* **PROVIDED TEXT**:
- Opening Delimiter -
Hiroshima Day address 2010 (Hyde Park in Chicago)

Author: Kent Busse

I am inherently a very happy person. As a happy person, of course I understand sadness. I share the burdens of the less fortunate, and join reverently in the sober commemoration of this day.

But if I were only a negative, unhappy example, I would not persuade you to be an abolitionist like me. You do not want to follow me in negative thinking. It is only by extending hope in positive outcomes and shared happiness that I can persuade you that we must abolish nuclear weapons totally and forever.

A deceiver will argue that security is the arm of flesh: namely, superior coercive power and dominance. However, either a brief or a thorough examination leads directly to the realization that balance of terror is still terror, and that the real possibility of mutual annihilation does not make annihilation less likely.

Positive understanding teaches that lasting security lies in collaboration and cooperation. In conflict resolution and in ordinary daily enterprise, success is not established by selfish competition and dominance, but rather by the ability to work together toward shared outcomes. Beating our swords into plowshares reconstitutes them as tools of production.

I do not deny outbreaks of irrational and aggressive behavior; instead, I subject them to (a) a social contract (b) governed by reason (c) which leads to mutually agreed and implemented (d) rule of law. The essence of a society is its ability to use this cooperative mechanism to replace internal and external isolation, ignorance and brute force.
- Closing Delimiter -
* **ASSIGNED TASK**:
Write out the full Hiroshima Day address word for word.

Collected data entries
- Opening Delimiter -
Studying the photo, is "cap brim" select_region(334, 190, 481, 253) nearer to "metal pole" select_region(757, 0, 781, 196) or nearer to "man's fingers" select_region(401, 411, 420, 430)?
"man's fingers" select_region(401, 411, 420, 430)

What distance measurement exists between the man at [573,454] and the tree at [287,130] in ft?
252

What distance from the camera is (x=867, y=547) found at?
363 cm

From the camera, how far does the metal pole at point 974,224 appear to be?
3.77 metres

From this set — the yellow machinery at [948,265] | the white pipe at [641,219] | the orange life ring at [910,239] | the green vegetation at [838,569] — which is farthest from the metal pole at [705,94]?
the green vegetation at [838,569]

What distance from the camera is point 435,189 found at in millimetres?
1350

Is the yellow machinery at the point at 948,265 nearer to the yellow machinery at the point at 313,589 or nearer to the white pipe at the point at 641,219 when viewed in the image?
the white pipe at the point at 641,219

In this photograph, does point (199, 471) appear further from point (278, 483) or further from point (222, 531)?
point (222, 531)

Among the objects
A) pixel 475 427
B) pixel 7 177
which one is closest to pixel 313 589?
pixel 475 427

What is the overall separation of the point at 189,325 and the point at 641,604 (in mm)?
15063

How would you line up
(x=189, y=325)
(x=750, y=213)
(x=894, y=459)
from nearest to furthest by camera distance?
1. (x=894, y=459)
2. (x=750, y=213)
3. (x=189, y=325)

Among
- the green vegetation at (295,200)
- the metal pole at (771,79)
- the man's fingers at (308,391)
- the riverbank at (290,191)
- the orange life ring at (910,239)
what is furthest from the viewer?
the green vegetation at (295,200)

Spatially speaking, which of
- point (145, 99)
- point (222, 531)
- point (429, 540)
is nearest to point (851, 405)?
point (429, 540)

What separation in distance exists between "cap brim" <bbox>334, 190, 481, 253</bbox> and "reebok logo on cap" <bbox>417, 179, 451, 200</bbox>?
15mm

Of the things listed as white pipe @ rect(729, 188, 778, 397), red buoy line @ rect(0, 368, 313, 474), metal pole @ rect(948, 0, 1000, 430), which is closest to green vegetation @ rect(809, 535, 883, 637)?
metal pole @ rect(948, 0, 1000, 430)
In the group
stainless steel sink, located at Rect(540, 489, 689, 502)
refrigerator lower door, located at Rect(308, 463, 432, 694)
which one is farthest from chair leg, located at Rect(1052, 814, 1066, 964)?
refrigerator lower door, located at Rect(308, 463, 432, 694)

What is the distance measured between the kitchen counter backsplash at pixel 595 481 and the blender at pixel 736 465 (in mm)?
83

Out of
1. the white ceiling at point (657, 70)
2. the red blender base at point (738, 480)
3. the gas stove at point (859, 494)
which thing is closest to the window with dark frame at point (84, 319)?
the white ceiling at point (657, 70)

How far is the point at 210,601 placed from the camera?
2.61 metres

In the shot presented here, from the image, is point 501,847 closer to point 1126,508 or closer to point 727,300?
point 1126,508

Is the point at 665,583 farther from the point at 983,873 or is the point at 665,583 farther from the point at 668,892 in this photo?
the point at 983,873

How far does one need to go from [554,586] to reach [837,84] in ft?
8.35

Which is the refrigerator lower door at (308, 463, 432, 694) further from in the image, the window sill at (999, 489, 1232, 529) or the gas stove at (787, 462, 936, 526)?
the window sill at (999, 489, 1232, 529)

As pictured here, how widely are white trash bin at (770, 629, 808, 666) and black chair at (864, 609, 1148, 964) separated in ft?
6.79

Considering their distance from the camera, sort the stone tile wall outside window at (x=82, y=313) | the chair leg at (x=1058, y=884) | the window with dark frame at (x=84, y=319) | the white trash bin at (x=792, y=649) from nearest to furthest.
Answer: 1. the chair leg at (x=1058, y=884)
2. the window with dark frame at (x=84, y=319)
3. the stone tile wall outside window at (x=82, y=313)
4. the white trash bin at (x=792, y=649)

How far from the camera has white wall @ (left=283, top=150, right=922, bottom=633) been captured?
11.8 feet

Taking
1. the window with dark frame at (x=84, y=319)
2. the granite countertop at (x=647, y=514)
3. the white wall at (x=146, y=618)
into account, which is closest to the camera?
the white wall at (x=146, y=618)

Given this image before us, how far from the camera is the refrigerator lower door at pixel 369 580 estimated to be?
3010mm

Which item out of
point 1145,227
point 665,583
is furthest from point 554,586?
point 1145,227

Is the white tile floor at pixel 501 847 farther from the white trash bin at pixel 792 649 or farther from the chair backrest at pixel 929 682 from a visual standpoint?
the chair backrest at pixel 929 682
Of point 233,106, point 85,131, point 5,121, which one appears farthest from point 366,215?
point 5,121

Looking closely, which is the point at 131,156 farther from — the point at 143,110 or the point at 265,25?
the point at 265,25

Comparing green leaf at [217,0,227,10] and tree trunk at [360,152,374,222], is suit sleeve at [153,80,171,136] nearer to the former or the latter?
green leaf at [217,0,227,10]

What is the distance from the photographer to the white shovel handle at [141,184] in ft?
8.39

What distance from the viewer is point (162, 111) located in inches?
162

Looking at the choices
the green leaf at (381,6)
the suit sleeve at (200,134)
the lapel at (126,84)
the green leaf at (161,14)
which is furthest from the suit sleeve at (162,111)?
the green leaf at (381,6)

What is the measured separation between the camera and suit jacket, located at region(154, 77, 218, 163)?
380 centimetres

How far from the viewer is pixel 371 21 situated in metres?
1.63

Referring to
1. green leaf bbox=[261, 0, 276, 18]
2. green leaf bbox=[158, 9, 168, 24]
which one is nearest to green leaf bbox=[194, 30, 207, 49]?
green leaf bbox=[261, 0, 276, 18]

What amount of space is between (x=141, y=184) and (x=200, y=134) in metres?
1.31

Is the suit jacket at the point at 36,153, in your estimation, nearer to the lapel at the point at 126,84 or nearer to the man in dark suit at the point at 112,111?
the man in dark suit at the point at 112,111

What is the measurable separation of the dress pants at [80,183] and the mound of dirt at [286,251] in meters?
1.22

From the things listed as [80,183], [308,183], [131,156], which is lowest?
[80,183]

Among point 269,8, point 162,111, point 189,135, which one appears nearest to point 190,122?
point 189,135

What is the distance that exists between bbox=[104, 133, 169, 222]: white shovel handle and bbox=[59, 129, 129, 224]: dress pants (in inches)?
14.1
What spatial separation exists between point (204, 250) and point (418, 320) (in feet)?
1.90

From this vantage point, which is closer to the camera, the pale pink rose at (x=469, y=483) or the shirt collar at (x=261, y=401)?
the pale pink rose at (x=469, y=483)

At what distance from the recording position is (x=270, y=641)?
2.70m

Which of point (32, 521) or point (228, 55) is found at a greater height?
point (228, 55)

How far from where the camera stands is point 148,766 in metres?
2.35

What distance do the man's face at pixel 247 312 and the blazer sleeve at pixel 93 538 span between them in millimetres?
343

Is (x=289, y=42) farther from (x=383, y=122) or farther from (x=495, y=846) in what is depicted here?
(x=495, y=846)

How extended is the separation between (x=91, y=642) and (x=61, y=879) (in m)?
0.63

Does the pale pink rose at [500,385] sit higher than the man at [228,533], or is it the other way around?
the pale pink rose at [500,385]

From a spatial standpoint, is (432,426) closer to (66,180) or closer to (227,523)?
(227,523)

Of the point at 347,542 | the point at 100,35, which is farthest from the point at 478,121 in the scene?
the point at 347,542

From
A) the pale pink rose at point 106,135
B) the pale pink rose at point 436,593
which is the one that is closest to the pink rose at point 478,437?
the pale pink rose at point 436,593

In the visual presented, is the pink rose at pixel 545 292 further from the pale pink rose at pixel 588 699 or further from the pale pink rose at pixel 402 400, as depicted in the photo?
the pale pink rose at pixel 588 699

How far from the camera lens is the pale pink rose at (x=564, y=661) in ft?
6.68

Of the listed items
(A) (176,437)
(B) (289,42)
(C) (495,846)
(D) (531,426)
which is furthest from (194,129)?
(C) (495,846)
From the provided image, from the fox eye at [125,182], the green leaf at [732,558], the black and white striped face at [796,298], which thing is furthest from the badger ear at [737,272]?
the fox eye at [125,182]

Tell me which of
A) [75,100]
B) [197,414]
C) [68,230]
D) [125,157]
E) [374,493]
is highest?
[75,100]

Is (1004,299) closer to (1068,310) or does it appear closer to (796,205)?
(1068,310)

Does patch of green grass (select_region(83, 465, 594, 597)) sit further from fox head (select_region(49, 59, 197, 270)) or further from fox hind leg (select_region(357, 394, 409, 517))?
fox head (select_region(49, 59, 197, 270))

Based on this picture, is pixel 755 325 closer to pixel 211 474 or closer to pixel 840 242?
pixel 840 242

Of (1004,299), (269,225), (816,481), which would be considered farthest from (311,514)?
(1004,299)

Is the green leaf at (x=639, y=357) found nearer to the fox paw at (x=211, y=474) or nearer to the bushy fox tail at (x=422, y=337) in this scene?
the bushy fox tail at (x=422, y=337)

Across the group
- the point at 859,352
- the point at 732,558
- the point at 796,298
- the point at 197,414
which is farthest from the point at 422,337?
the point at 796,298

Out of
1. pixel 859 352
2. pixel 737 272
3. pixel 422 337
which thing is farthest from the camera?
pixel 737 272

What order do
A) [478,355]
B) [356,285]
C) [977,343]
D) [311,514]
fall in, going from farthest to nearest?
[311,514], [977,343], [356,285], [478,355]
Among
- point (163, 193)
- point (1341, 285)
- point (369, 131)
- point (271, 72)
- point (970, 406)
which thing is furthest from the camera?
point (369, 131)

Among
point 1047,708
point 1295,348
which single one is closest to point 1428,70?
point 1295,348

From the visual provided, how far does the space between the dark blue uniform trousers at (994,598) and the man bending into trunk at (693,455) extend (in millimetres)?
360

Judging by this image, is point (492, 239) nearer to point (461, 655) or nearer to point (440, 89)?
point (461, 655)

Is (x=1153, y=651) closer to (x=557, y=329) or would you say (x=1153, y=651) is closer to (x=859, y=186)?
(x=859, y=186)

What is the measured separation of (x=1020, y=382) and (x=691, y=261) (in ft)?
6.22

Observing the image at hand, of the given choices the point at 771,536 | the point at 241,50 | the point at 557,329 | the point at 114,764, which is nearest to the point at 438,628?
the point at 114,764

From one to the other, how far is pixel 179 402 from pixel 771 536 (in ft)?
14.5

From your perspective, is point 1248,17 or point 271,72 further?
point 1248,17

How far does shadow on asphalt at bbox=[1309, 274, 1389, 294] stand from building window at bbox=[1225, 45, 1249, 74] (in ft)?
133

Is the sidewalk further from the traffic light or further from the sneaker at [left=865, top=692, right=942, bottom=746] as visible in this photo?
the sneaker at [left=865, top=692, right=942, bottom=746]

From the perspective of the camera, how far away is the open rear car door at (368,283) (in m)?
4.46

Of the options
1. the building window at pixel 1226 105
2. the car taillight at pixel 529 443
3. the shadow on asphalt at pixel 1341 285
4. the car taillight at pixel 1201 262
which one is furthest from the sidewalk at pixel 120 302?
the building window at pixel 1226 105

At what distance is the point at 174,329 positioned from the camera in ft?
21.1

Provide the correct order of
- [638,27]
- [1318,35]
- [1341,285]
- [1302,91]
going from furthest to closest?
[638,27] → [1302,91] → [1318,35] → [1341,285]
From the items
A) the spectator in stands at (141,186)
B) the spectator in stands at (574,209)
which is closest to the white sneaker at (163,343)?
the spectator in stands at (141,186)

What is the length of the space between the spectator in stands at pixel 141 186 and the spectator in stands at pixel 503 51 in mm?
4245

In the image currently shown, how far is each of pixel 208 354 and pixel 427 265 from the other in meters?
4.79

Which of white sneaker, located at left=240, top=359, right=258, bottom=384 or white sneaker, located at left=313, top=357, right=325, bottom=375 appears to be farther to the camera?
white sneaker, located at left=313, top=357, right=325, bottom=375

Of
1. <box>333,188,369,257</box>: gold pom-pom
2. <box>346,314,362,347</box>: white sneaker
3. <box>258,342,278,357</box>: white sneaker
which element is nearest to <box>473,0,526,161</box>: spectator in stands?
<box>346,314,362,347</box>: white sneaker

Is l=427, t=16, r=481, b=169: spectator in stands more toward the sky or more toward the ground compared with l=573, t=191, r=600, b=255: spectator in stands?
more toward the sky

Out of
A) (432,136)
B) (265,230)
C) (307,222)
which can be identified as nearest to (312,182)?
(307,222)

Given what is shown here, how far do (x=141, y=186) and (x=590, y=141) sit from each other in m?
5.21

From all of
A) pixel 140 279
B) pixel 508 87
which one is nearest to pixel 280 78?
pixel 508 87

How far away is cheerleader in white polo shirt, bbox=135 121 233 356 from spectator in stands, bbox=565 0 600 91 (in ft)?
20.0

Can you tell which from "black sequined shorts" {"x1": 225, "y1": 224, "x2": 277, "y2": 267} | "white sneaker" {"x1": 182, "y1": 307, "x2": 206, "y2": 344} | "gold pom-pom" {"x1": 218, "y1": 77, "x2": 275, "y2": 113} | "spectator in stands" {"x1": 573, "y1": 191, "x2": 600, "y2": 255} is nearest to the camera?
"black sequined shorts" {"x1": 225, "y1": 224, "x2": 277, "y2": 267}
- Closing Delimiter -
* **RESULT OF THE TASK**:
Hiroshima Day address 2010 (Hyde Park in Chicago)

Author: Kent Busse

I am inherently a very happy person. As a happy person, of course I understand sadness. I share the burdens of the less fortunate, and join reverently in the sober commemoration of this day.

But if I were only a negative, unhappy example, I would not persuade you to be an abolitionist like me. You do not want to follow me in negative thinking. It is only by extending hope in positive outcomes and shared happiness that I can persuade you that we must abolish nuclear weapons totally and forever.

A deceiver will argue that security is the arm of flesh: namely, superior coercive power and dominance. However, either a brief or a thorough examination leads directly to the realization that balance of terror is still terror, and that the real possibility of mutual annihilation does not make annihilation less likely.

Positive understanding teaches that lasting security lies in collaboration and cooperation. In conflict resolution and in ordinary daily enterprise, success is not established by selfish competition and dominance, but rather by the ability to work together toward shared outcomes. Beating our swords into plowshares reconstitutes them as tools of production.

I do not deny outbreaks of irrational and aggressive behavior; instead, I subject them to (a) a social contract (b) governed by reason (c) which leads to mutually agreed and implemented (d) rule of law. The essence of a society is its ability to use this cooperative mechanism to replace internal and external isolation, ignorance and brute force.